F. Reid Buckley, R. I. P.

By Pádraic O’Bannon

04/17/2014

F. Reid Buckley, R. I. P.

F. Reid Buckley, one of the lesser known Buckleys and brother to William F., has died. The New York Times’ obituary included the novelist’s thoughts on immigration and who, exactly, we let into the country:

His political writing was considered less polite and even-tempered than his brother’s. A column he wrote in the journal Southern Partisan in 1984 drew particularly sharp criticism for its assertion that a whole range of racial and ethnic groups had “no temperament for democracy.”

“It may be impolite and unpolitic to bring the subject up,” he wrote, “but can our democratic system endure unless we close up the frontiers to peoples who are not … predisposed to honor its assumptions?” [F. Reid Buckley, Novelist and Columnist, Dies at 83, By Paul Vitello April 16, 2014]

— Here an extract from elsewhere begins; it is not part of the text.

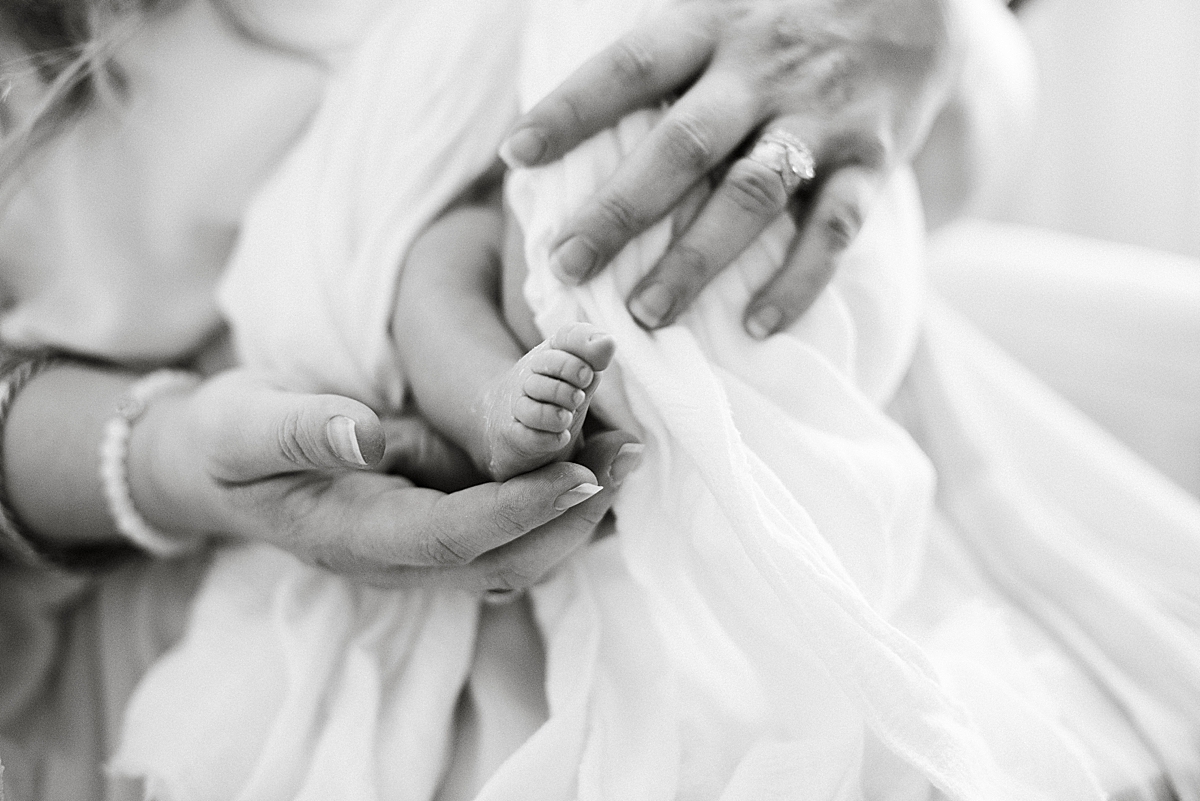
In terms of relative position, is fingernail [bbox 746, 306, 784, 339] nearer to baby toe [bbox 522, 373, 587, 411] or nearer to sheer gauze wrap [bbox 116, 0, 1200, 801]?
sheer gauze wrap [bbox 116, 0, 1200, 801]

Imagine what would happen if he uttered that sentiment today, in this age of the “credal nation,” when anyone who wears a T-shirt, eats at McDonald’s and mouths a few Enlightenment platitudes from the Declaration can be an American. And one wonders what the “girly boys” at today’s National Review thought about it, if they even knew he uttered such a heresy.